## Job
Please copy the blog post below from "We listed the" to "french doors.  Soon." word for word.
----- Page extract -----
Tuesday, October 30, 2012

Halloween-ish Activities

Times have been busy.  It would have been fun to leave this diary dormant for a few months, with the last post titled "We bought a farm", but I am attached to the idea of the kids having a record of what their childhood was like.  

We listed the blue house on Craigslist, and Alexe broadcast it to her network of fans on Facebook; less than two weeks later, we have a contract for the asking price, closing on December 1.  (Knock on wood.)

That has allowed us to move a few more things to our farmhouse, since we no longer have to stage the blue house for walk throughs, and it alos frees up some capital to start the renovations on the house here.

We had plans to take it slow here, but in this dark house, with no windows looking out over the wonderful views, the old Kagan&Alexe nownownow is kicking in, and last night we were already stripping the ceilings in one of the back rooms to expose the original wood.

There will be porches.  And lots of french doors.  Soon.

In the meantime, we're working/playing/relaxing into our new spot.

Alexe took Annaliese on a girl's day out, and they bought costumes. (Store bought, I know, but Square Books Junior was having a 30% off sale on all the Melissa and Doug stuff, as Alexe keeps telling me.)
----- Record set -----
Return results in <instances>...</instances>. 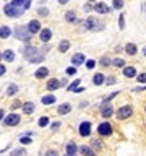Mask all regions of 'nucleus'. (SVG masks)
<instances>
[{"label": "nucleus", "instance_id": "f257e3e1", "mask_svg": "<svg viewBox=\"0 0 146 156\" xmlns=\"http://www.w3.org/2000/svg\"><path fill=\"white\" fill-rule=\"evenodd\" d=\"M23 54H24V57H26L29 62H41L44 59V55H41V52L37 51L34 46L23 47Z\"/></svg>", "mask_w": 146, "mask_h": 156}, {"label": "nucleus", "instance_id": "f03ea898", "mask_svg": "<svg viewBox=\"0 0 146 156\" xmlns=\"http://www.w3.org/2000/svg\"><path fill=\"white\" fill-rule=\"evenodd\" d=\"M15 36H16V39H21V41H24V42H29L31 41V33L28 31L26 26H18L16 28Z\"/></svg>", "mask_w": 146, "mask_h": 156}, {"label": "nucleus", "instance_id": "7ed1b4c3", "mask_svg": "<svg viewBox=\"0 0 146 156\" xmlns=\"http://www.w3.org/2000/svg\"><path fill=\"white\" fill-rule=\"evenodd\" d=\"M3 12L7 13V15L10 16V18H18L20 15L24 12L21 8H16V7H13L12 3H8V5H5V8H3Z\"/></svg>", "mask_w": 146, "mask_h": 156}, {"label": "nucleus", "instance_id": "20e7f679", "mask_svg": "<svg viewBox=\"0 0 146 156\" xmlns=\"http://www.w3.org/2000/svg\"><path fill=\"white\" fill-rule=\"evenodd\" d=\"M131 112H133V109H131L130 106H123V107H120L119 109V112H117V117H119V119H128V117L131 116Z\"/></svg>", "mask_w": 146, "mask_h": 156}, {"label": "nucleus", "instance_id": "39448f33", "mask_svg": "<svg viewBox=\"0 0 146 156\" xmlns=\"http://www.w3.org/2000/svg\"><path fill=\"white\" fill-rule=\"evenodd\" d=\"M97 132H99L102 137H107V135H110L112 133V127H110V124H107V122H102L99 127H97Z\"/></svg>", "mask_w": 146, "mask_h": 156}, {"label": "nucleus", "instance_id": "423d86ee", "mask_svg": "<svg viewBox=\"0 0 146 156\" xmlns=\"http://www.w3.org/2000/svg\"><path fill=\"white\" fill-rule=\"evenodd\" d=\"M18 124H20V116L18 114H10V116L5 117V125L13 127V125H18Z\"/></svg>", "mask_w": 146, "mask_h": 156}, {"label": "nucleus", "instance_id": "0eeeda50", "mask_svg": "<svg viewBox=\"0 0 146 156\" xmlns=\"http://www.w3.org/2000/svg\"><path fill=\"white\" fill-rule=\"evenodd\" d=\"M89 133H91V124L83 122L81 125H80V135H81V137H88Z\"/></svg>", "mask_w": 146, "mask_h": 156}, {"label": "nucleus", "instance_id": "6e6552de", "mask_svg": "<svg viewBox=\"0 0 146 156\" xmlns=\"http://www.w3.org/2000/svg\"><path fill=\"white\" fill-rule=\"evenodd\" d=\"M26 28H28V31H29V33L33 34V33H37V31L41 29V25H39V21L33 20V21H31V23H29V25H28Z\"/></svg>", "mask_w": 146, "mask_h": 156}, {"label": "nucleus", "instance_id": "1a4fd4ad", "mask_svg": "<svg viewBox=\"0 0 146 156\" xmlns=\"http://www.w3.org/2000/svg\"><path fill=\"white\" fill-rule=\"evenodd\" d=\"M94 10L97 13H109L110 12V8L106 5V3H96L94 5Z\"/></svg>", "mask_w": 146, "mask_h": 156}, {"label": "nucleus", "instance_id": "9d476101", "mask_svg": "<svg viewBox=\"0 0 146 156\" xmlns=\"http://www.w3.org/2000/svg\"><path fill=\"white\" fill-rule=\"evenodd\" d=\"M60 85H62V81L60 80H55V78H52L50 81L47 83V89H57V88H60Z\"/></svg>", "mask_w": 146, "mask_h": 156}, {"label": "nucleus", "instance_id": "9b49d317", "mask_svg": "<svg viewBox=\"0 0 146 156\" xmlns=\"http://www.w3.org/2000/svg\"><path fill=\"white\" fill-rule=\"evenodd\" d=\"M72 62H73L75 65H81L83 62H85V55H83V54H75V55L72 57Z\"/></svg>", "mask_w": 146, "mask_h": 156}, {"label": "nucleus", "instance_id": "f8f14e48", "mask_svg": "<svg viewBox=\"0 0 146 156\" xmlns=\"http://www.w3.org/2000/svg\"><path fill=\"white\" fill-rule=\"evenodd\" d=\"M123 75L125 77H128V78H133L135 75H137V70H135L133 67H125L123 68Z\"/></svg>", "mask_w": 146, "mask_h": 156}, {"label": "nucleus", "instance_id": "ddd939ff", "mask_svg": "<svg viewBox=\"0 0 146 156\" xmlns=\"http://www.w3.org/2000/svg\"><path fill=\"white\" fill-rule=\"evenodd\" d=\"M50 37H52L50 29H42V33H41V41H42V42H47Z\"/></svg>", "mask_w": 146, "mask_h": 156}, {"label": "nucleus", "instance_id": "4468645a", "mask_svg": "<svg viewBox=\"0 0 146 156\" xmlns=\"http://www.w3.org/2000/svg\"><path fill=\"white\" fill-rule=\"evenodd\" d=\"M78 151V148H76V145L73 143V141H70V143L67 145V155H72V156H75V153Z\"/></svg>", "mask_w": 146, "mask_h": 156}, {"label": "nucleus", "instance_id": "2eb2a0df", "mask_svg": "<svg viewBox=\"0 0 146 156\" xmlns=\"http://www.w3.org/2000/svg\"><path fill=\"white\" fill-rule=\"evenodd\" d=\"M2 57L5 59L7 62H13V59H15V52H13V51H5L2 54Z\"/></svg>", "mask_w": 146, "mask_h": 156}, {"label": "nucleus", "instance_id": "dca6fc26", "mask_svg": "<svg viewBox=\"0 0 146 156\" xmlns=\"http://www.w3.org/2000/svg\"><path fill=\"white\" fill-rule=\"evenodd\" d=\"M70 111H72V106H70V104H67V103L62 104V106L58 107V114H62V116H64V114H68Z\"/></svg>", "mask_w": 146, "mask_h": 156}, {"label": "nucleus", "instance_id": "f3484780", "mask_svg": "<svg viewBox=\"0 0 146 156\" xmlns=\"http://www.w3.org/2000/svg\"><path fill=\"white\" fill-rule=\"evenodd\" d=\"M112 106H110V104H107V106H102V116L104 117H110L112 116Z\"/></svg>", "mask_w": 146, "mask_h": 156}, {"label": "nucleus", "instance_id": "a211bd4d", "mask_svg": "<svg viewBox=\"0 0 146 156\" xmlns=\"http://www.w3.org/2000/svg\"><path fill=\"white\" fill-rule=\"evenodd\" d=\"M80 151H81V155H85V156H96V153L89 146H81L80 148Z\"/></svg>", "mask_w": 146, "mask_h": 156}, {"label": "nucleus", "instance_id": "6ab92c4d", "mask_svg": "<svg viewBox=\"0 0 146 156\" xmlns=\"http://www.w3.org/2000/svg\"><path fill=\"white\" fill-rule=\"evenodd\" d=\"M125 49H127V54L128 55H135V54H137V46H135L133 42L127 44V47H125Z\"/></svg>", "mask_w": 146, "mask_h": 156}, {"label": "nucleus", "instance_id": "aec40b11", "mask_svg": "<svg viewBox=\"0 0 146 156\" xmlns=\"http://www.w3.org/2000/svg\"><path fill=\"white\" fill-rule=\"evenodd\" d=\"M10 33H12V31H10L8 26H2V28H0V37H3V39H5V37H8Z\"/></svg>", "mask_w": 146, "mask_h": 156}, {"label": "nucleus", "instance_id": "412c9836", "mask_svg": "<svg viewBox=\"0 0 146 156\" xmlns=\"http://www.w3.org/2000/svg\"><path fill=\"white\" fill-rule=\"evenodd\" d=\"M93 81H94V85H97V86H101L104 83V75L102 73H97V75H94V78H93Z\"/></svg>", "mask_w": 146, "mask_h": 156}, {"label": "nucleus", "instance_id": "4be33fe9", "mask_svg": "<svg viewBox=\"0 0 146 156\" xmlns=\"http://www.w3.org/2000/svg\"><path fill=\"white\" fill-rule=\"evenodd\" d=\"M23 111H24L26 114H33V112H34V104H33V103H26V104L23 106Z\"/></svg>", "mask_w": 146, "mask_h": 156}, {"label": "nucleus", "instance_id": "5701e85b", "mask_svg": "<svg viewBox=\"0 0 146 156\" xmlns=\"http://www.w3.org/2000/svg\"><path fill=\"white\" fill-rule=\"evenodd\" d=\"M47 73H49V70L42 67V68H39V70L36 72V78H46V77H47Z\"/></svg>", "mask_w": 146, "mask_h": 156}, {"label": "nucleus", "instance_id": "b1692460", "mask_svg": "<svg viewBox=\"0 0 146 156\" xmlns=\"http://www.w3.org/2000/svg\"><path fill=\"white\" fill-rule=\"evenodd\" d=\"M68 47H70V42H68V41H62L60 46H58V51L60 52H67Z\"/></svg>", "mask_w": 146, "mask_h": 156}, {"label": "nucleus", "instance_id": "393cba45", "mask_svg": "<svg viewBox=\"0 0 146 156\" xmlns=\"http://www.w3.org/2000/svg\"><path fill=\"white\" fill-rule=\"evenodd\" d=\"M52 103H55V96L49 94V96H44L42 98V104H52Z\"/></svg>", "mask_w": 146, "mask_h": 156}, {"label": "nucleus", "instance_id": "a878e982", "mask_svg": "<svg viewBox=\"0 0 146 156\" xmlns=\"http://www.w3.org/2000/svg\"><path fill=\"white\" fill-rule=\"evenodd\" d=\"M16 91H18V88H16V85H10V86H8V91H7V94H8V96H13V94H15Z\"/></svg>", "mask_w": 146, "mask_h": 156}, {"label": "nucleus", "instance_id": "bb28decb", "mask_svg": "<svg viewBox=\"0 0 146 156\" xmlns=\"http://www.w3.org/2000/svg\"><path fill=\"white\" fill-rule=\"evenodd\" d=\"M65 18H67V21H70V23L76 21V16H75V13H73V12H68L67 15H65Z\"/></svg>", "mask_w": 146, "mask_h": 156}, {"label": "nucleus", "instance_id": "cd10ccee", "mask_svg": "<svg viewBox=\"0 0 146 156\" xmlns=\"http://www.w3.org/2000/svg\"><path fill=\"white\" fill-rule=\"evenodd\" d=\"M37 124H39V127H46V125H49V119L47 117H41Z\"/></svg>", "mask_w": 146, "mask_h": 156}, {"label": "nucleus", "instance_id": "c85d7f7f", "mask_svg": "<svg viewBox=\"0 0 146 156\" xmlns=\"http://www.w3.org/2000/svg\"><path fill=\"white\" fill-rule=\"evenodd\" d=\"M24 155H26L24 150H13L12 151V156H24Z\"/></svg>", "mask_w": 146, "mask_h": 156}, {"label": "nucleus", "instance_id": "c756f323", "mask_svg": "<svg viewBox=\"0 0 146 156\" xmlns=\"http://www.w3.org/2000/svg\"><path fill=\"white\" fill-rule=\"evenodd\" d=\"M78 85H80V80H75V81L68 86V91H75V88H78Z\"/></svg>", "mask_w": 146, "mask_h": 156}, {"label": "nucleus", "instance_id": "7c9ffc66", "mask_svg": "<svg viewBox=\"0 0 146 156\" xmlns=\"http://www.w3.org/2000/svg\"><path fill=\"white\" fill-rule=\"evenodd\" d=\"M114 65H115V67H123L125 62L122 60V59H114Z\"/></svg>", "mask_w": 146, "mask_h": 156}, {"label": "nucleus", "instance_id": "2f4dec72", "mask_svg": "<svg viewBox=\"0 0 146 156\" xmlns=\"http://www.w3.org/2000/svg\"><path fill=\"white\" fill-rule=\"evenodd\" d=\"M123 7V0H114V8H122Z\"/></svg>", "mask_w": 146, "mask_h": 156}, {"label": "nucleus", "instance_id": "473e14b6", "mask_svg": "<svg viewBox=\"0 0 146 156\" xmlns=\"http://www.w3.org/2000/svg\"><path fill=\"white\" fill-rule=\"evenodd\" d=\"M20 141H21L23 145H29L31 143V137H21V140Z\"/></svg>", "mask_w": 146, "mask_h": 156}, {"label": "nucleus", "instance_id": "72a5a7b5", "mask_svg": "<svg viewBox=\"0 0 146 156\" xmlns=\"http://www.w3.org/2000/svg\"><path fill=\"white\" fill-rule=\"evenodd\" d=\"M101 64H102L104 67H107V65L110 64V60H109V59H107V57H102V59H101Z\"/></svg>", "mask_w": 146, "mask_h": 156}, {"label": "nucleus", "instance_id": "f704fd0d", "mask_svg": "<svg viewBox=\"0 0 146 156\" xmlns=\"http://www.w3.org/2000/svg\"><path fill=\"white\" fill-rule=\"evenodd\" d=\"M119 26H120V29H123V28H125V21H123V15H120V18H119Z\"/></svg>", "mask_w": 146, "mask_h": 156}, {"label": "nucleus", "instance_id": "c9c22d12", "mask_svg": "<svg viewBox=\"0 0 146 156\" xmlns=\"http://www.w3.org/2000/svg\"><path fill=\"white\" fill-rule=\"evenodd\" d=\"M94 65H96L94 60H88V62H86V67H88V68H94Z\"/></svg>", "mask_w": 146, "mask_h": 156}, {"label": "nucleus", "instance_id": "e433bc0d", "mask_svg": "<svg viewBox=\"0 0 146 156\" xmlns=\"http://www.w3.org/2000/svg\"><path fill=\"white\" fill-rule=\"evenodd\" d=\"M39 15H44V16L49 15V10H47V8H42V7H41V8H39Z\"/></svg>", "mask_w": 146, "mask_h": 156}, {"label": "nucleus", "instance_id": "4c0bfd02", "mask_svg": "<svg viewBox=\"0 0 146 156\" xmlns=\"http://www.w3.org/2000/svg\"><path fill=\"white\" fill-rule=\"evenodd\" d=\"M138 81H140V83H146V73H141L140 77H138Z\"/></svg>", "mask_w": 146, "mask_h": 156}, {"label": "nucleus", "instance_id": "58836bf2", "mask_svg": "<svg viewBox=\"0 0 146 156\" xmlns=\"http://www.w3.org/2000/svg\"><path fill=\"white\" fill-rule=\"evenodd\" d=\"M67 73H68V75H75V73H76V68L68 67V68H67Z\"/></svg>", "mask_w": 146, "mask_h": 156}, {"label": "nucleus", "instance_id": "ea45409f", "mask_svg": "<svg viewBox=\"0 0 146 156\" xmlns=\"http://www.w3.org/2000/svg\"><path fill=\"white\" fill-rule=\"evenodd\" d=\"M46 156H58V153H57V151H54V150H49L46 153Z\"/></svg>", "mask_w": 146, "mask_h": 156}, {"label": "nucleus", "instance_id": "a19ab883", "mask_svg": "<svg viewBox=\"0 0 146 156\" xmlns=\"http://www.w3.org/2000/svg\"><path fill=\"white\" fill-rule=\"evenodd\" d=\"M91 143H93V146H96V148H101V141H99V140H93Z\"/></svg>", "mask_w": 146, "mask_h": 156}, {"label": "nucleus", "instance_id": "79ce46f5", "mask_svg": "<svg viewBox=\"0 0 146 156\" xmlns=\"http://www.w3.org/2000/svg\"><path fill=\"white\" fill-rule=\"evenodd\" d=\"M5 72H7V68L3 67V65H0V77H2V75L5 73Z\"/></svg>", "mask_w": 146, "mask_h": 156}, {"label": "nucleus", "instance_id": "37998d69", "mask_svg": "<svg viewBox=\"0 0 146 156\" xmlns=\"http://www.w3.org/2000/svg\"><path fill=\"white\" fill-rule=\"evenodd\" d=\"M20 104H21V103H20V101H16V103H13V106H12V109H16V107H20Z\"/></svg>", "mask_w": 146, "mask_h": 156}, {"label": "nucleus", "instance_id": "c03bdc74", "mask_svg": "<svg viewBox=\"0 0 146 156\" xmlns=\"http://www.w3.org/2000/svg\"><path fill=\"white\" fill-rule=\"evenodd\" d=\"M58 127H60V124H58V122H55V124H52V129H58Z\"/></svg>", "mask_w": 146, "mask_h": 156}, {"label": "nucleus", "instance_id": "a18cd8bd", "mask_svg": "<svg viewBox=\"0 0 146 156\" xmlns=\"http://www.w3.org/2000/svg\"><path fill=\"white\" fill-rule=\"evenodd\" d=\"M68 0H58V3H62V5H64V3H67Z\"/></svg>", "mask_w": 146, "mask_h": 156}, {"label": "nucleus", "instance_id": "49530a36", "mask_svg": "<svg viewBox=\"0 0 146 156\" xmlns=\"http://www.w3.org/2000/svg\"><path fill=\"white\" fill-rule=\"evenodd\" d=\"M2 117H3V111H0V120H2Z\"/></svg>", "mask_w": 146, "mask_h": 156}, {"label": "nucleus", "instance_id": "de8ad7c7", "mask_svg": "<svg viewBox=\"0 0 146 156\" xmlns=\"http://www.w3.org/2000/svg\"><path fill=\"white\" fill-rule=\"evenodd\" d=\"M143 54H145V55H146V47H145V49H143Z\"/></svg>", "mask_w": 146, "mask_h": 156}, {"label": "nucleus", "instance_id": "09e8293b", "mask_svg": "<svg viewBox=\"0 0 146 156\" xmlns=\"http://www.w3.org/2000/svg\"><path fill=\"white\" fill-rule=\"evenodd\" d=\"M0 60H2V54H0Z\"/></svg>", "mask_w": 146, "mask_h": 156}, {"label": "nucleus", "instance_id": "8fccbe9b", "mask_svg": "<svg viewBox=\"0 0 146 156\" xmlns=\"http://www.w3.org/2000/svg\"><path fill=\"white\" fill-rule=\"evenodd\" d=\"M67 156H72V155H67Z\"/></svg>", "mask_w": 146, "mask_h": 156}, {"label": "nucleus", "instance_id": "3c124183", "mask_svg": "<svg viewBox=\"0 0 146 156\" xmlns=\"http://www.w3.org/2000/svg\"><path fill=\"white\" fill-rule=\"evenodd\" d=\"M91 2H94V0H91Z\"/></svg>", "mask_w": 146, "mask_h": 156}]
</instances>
-----
----- Record set -----
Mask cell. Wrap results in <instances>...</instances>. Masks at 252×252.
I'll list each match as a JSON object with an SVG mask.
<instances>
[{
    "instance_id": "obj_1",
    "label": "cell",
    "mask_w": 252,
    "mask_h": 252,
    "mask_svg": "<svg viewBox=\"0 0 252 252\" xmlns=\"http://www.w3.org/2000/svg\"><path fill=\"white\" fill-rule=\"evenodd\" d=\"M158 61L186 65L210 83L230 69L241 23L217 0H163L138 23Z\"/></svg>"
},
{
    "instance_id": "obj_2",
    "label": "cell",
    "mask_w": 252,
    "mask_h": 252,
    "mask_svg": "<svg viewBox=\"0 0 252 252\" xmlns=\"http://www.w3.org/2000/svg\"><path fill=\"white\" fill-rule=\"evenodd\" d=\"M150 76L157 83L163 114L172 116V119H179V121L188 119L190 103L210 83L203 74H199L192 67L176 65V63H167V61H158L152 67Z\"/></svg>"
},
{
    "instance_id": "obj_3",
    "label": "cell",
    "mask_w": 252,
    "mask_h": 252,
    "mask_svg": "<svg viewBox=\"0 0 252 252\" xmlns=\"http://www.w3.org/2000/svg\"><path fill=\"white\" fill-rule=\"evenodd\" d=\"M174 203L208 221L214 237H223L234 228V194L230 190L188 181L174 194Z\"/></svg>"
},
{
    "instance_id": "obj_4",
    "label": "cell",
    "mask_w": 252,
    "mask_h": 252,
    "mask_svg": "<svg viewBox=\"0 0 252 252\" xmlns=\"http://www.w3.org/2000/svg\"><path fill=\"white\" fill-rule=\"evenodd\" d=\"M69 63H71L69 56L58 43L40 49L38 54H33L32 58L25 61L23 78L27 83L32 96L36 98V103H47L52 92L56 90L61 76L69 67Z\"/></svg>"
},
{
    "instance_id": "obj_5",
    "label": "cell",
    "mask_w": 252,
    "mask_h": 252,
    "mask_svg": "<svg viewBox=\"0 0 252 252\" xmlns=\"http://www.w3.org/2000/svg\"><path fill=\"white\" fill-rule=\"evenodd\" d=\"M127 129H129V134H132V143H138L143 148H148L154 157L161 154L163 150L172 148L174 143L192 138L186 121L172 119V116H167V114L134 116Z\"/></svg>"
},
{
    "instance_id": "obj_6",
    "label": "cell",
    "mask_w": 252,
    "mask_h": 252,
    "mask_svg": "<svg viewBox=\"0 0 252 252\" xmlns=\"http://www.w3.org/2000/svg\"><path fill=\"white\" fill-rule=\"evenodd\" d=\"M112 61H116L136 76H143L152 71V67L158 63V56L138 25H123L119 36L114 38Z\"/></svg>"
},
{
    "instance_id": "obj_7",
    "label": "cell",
-----
## Output
We listed the blue house on Craigslist, and Alexe broadcast it to her network of fans on Facebook; less than two weeks later, we have a contract for the asking price, closing on December 1.  (Knock on wood.)

That has allowed us to move a few more things to our farmhouse, since we no longer have to stage the blue house for walk throughs, and it alos frees up some capital to start the renovations on the house here.

We had plans to take it slow here, but in this dark house, with no windows looking out over the wonderful views, the old Kagan&Alexe nownownow is kicking in, and last night we were already stripping the ceilings in one of the back rooms to expose the original wood.

There will be porches.  And lots of french doors.  Soon.